Sometimes, things are too good to be true. Take the lottery as an example, though you may “win” hundreds of millions of dollars, the chance of you winning the lottery are slim to none, and even if you manage to win, more than half the winnings will be taken in taxes. Though Tuesday’s Phillies game wasn’t nearly as drastic as winning the lottery, the 9-4 win had it’s flaws, some that could have been seriously harmful, and others that were easily avoidable.
The game began with a tough 1st inning from rookie starter Vance Worley, an inning in which he would throw 33 pitches, working his way out of a bases-loaded jam. He would get some run support in the middle innings, as the Phillies would score a total of nine runs from the 4th inning to the 6th, including home runs by Shane Victorino (14) and John Mayberry Jr. (14). With a nine run lead, it looked as though the game was all but over, and the Phillies might as well go into cruise control.
By the end of the 5th inning, Worley had struggled through 80 pitches, allowing four hits, but stranding all of the Mets runners. Though on paper it looked as if Worley had been doing fine, it was clear, especially from his pitch count, that it took him a lot of effort to get through the first five innings. Worley had averaged only 76 pitches per game coming into the match-up, so just five innings of work had given him a good amount of pitches.
With the nine run lead and the amount of pitches that Worley had thrown, it was the logical choice to take out Worley in order to protect his arm, as he would still be in line for the win. Of course, it would have been disappointing to see a pitcher with a shutout going be taken out of the game, however, with Cole Hamels’ recent injury, earlier injuries to Roy Oswalt, the Phillies need to be protective of their starters in case any serious injuries were to occur. However, Charlie Manuel went against better judgement leaving in Worley for the 6th inning.
The move to keep Worley in for a 6th inning was understandable, especially since on paper, it looked as though Worley had been putting the Mets in a stranglehold all night. Worley got out of the inning unharmed, however, he threw 12 pitches, raising his total to 92. Add Worley’s pitch count to a Phillies bullpen that rarely gets work due to the workhorse mentality of the rest of the rotation, and you have a perfect reason to take out the rookie Worley.

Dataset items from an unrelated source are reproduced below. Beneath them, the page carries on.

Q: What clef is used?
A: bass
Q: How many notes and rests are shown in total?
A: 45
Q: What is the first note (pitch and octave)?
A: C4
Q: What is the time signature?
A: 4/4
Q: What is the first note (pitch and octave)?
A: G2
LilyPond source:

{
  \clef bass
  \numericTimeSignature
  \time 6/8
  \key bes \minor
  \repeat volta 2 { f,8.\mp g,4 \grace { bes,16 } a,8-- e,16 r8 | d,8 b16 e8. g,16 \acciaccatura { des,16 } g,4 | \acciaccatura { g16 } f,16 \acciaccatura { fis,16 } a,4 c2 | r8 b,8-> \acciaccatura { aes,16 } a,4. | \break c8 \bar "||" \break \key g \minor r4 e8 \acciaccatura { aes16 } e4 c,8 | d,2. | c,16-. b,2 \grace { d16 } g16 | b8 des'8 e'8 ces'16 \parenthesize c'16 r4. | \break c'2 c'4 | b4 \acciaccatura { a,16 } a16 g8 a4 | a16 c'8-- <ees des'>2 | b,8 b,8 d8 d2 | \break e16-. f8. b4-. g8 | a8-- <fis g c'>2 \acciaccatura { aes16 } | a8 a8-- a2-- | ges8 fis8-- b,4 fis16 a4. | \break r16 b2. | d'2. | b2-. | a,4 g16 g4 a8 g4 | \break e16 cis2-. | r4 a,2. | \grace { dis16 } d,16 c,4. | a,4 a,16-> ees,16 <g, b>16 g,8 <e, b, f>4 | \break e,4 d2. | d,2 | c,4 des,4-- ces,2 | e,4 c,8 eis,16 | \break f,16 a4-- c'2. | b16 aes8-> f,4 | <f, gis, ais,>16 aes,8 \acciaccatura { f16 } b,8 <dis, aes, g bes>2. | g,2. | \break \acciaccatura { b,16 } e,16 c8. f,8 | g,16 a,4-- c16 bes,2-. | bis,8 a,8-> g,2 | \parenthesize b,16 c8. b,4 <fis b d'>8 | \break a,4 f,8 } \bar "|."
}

However, once again, Charlie Manuel left Vance Worley in the game. Worley would get through the inning, but not before allowing a run, breaking up his shutout. Though Worley’s line of seven innings pitched, five hits, one earned run, one walk, and nine strikeout looked good, at what price did they come? Worley’s 109 pitches could have seriously done damage to his arm, and though they didn’t Manuel needs to start being more precautionary with his pitchers. Yes, it’s true that nobody likes to be taken out of a start no matter what the reason (Eg. Roy Halladay looking like he’s about to murder someone after being taken out of a game) but it’s Charlie Manuel’s job as the manager and the leader of the team to protect his players and think not only of the current game, but also for the future of the team.
The Mets were able to score three more runs after Worley was taken out, against Michael Stutes. Stutes, who has struggled as of late, allowed four hits and three runs in just two innings, including a home run. Though this is nothing to be totally worried about, as poor performance are expected from rookie pitchers, Stutes should be monitored more closely, especially when the playoffs come around.